[[ SUPPLIED INFORMATION open ]]

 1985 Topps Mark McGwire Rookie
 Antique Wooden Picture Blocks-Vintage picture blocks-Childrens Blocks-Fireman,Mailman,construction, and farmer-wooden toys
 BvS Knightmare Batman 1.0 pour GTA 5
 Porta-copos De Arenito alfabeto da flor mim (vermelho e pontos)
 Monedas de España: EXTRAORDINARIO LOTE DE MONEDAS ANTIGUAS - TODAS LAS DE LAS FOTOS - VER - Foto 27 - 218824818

[[ SUPPLIED INFORMATION closed ]]
[[ SUPPLIED INFORMATION open ]]

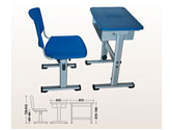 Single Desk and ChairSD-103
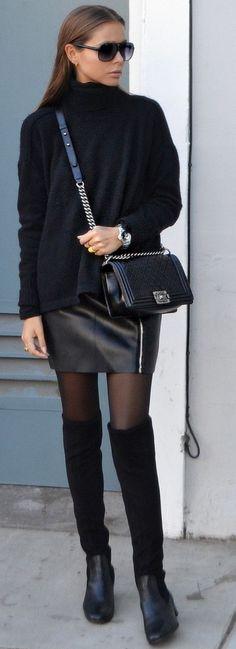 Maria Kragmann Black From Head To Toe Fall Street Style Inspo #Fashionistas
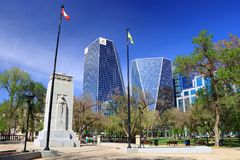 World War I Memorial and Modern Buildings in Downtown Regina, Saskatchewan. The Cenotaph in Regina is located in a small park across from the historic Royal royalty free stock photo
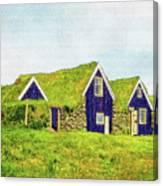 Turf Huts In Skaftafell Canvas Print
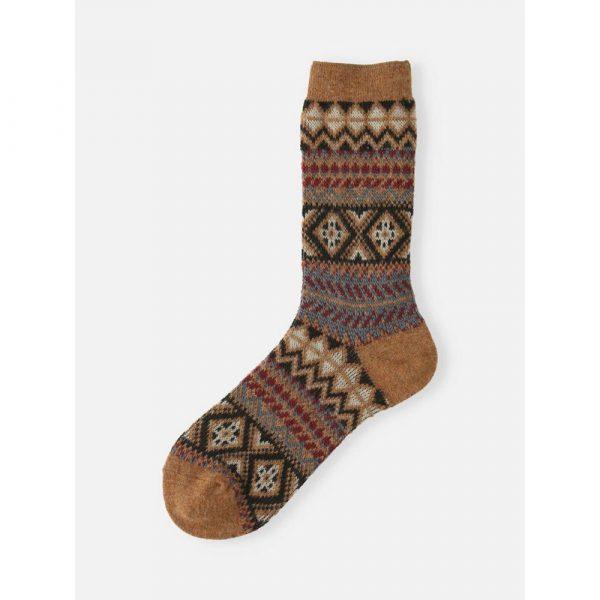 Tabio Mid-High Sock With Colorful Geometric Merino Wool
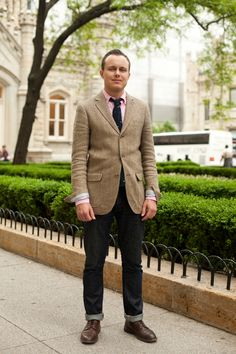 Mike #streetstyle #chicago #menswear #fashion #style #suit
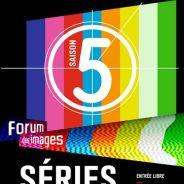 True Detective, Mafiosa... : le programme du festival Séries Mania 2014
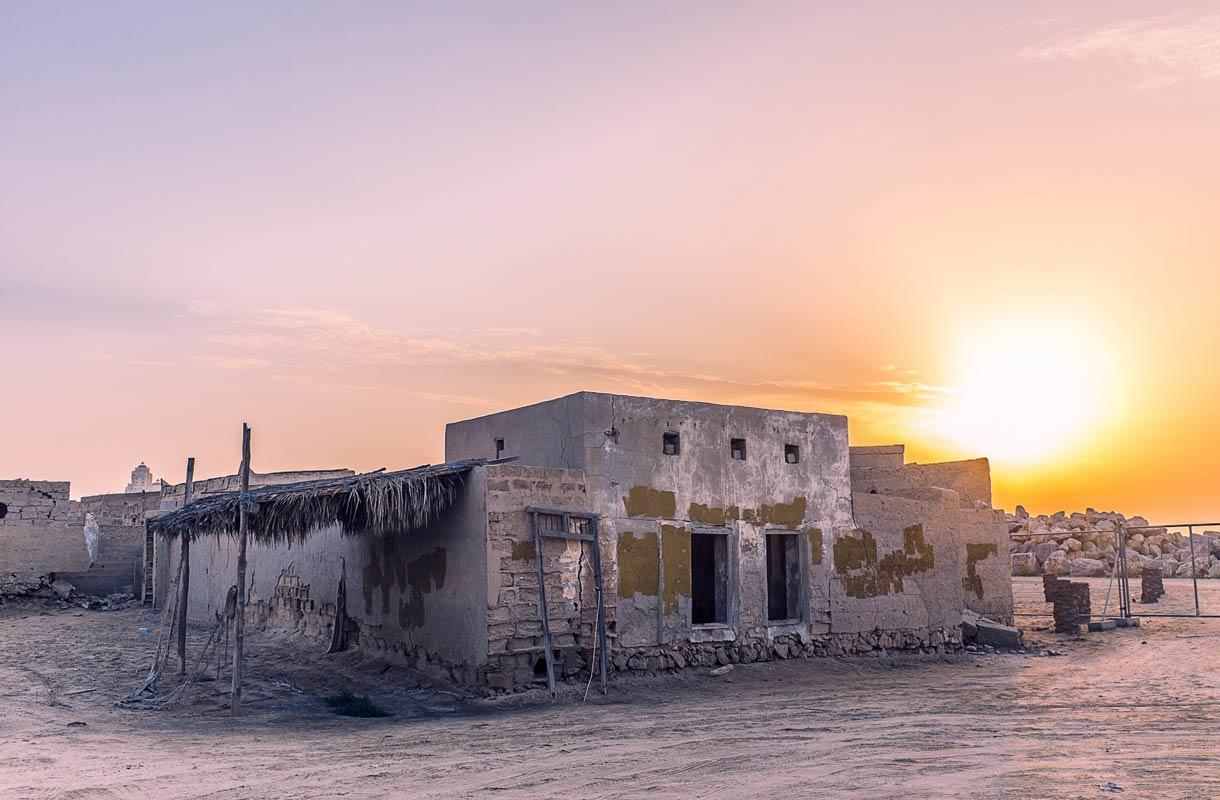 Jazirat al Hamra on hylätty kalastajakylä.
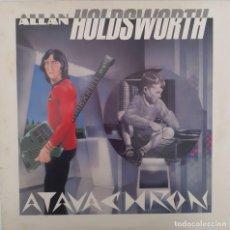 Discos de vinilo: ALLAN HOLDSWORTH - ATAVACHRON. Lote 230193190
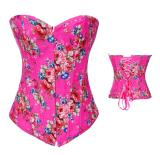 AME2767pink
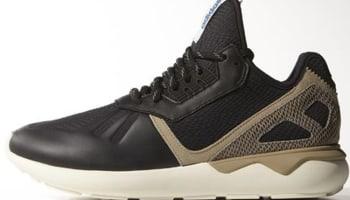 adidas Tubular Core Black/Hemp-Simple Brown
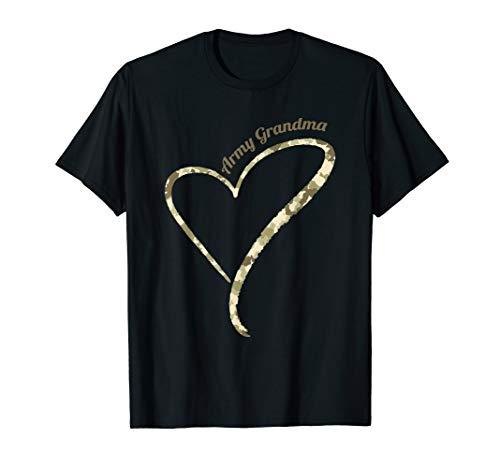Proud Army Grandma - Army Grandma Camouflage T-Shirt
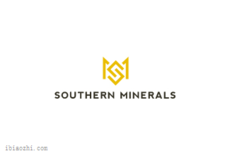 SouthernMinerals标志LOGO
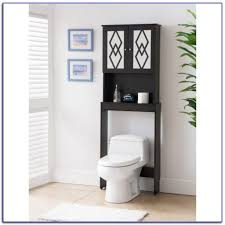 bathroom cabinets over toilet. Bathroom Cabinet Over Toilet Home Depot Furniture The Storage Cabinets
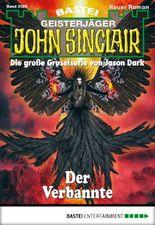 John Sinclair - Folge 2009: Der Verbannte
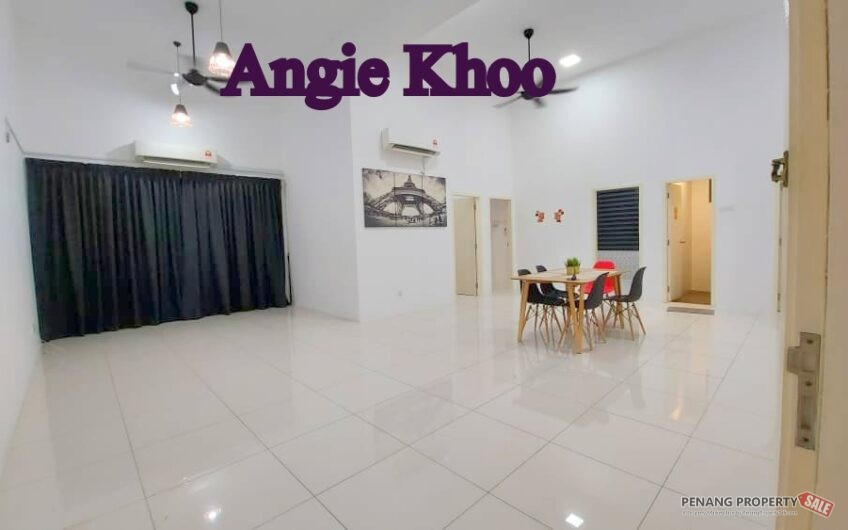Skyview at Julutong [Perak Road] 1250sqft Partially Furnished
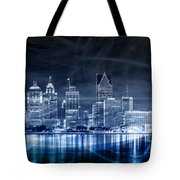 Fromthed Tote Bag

[[ SUPPLIED INFORMATION closed ]]

• [WHAT YOU NEED TO DO]:
While skipping the pictures, transcribe the data above from the line showing "Turf Huts In Skaftafell Canvas Print" through the line showing "Fromthed Tote Bag", exactly and with both ends.

• [RESULT OF THIS EXERCISE]:
 Turf Huts In Skaftafell Canvas Print
 Tabio Mid-High Sock With Colorful Geometric Merino Wool
 Mike #streetstyle #chicago #menswear #fashion #style #suit
 True Detective, Mafiosa... : le programme du festival Séries Mania 2014
 Jazirat al Hamra on hylätty kalastajakylä.
 Discos de vinilo: ALLAN HOLDSWORTH - ATAVACHRON. Lote 230193190
 AME2767pink
 adidas Tubular Core Black/Hemp-Simple Brown
Proud Army Grandma - Army Grandma Camouflage T-Shirt
 SouthernMinerals标志LOGO
 bathroom cabinets over toilet. Bathroom Cabinet Over Toilet Home Depot Furniture The Storage Cabinets
 John Sinclair - Folge 2009: Der Verbannte
Skyview at Julutong [Perak Road] 1250sqft Partially Furnished
 Fromthed Tote Bag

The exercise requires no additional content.